After I left school I went to uni, because that's what bright kids do, but without any clear view as to what i wanted to do. The memories of exactly what I did are a bit hazy but, anyway I failed. So I joined the public service and wound up in DSS dispensing the dole. After a few years it became apparent that if I stayed I would get an ulcer and/or become an alcoholic. My wife's job was likewise at a dead end, so we bought a 4WD and set off to travel and work around Oz. That was great but eventually it had to end. We returned to Wollongong and both went to uni.

I had seen plenty of pollution and land degradation so I majored in physical geography and chemistry with the idea of fighting the good environmental fight. In second year I did a subject called 'Environmental Prehistory of Australia' and it changed my life. The third year geomorphology subjects all bought home how much we explain the present and predict the future by understanding the past.

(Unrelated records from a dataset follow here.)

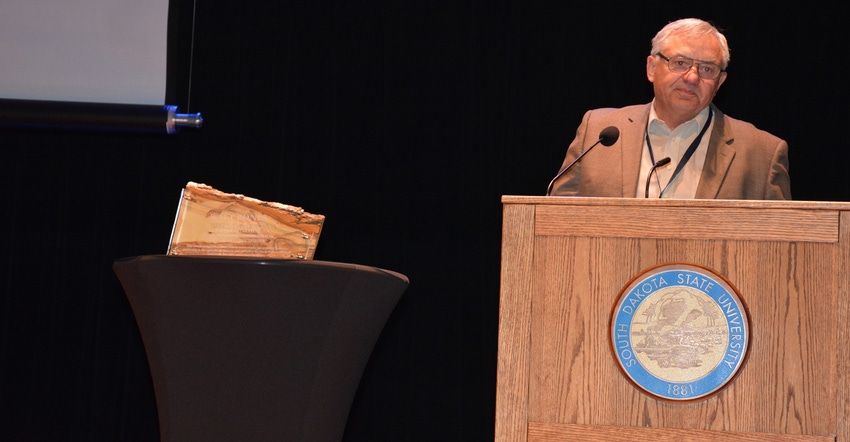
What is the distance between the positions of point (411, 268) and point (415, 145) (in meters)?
0.48

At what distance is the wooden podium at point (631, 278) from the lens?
5.35 feet

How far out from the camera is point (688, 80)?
264cm

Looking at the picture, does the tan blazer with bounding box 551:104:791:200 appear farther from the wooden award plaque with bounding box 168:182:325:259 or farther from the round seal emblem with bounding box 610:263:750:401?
the wooden award plaque with bounding box 168:182:325:259

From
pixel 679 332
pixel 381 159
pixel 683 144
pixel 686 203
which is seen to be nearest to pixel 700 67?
pixel 683 144

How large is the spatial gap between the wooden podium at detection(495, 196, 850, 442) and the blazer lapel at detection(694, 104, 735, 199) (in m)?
0.79

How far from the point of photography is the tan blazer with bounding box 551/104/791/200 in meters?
2.49

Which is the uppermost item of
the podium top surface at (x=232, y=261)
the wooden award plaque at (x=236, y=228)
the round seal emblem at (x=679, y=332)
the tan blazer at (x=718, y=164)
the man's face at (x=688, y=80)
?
the man's face at (x=688, y=80)

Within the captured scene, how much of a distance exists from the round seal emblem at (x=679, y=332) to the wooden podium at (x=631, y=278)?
0.02 metres

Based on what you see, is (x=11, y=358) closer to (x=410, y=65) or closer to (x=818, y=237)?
(x=410, y=65)

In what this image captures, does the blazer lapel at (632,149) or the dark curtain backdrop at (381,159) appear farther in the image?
the dark curtain backdrop at (381,159)

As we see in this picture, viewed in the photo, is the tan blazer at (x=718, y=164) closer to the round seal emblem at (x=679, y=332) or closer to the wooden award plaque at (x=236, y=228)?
the round seal emblem at (x=679, y=332)

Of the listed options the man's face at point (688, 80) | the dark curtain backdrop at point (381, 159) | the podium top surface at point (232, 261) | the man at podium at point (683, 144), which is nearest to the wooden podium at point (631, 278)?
the podium top surface at point (232, 261)

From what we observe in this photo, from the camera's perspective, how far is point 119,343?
12.3 ft

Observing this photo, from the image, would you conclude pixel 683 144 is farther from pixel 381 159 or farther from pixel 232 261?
pixel 232 261
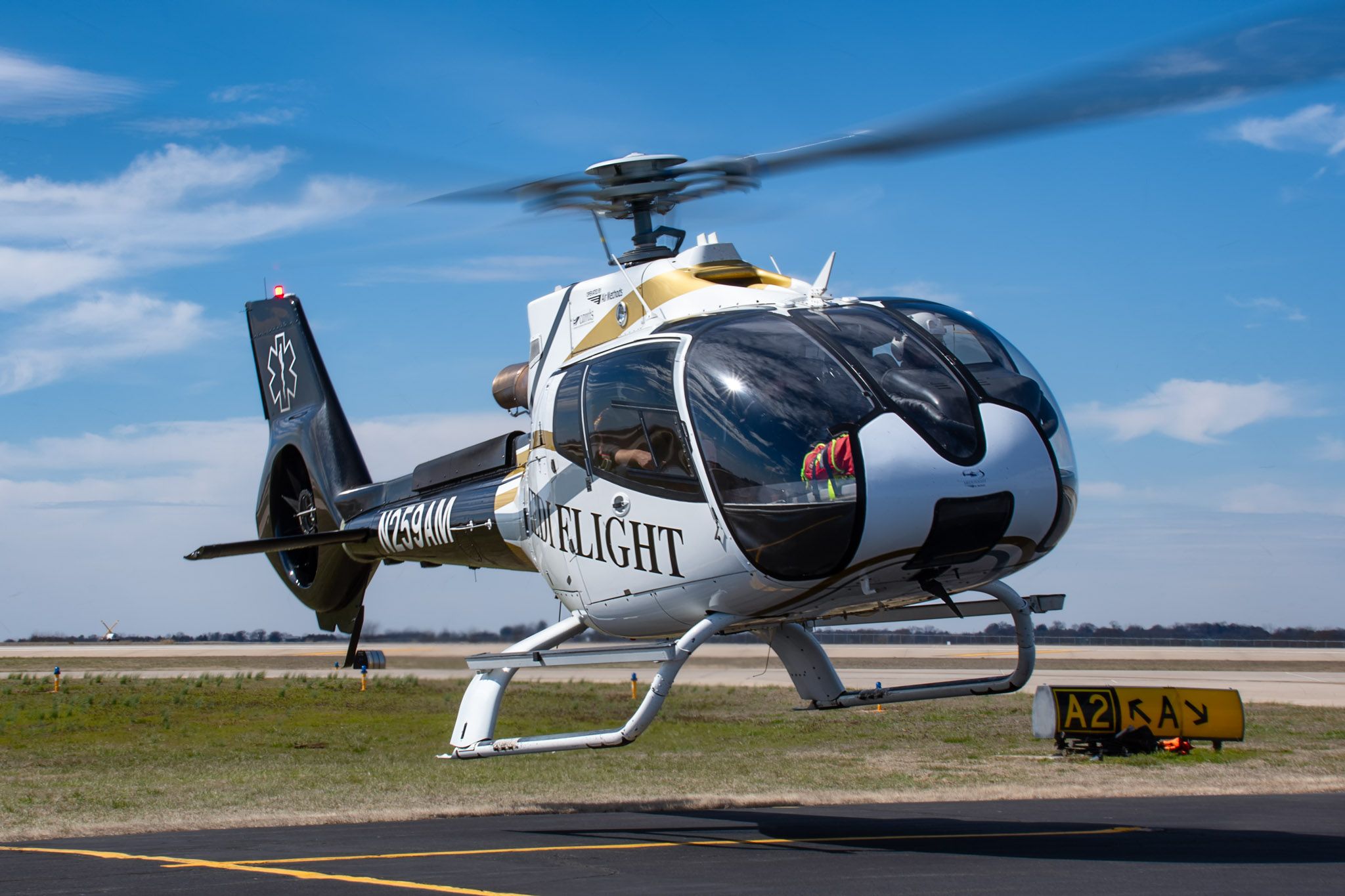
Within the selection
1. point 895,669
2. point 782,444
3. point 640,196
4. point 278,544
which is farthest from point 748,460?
point 895,669

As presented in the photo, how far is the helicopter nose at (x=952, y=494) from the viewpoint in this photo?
9.14 metres

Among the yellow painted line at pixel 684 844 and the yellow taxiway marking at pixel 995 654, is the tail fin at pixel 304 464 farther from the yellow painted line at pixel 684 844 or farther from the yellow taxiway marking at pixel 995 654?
the yellow taxiway marking at pixel 995 654

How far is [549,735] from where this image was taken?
11773mm

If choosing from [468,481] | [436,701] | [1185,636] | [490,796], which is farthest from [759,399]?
[1185,636]

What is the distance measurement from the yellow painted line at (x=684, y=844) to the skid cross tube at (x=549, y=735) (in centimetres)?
87

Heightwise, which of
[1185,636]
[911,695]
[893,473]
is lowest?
[1185,636]

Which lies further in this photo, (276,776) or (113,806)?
(276,776)

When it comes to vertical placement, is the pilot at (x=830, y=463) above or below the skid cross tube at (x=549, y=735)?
above

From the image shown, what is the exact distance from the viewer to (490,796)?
16.5 metres

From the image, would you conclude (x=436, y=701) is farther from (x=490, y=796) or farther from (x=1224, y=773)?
(x=1224, y=773)

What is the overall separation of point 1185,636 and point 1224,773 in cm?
7160

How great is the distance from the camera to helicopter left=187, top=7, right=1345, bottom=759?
30.5ft

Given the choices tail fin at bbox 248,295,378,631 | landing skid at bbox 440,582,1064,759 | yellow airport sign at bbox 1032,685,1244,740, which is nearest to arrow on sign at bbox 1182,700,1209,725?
yellow airport sign at bbox 1032,685,1244,740

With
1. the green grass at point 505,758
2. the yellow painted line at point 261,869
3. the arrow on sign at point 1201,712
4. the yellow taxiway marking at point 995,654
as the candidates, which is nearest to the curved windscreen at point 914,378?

I ended up starting a PhD in geochemistry, specifically using stable-isotope ratios in palaeoenvironmental reconstruction. This may sound an obscure field, and in a way it is, but it the one of the few techniques that provides quantitative information about past environments - the temperature record for the past several million years was obtained from stable isotope ratios in of marine micro-organisms extracted from deep-sea cores. (BTW isotope techniques have a great variety of other uses, from plant breeding to detecting drugs in sport.)

Unfortunately I had a major nervous breakdown while doing the PhD and it is now gone. About 8 months later,as I was picking myself up, the technician in the lab I worked in quit to move to WA and I wound up getting the job.

That was in 2002 and at that stage we had one stable-isotope mass spectrometer (IRMS). My workaholic, high-flying boss now has two IRMS, doing different types of work, an ICP-MS, a HPLC, one of the few GC-GC-PFC in the world, a new prep lab and next year a state-of-the-art 'clumped-isotope' mass spec, but still only me. The place could easily justify 3-4 tech staff. And that brings me to the only real gripe I have with the job; I could work 24/7 and still not do all that needs to be done. So I (basically) draw the line at 7/5, with only a few unpaid weekends. However, it makes me feel bad when perfectly good students can't get there thesis completed on time because I can't do something they need done. The situation isn't my fault but it's my door they knock on.

On the up side I get to participate in really interesting (to me anyway) research, meet lots of interesting people and keep up with recent developments. I knew about the Hobbit of Flores a year before the paper was published, but we were sworn to secrecy (I don't have any scoops at the moment but Mike is in Indonesia now digging for the next discovery.) I am, or have, analysed samples as part research that has looked at the past climate of Flores during the time the Hobbit lived, the environment of northern Oz over 12,000 years, the sea-surface temperatures in the Pacific and Indian oceans over the past 5-6000 years, the movement of organic matter from land to sea and what caused the mass extinction at the Permian-Triassic boundary etc etc.

It is also a pleasant place to work. Even though people work really hard the place maintains a pleasant ambiance. No one clock-watches me, I organize my time to achieve the tasks I am set and I get respected for my abilities and knowledge. Although our undergrads are almost all Australians the postgrads, which is who I deal with, come from every continent. It would be nothing to be talking to a Brazillian, Chinese and Iranian at the same time. And I really enjoy meeting all these people.

I can also walk to work. The campus is known as one of the most beautiful in the country and is pleasant to walk around, especially when the students aren't about. Of course when they are around there is another type of beauty an old man can apprecialte .

One skill I have not mastered is brevity. Good night.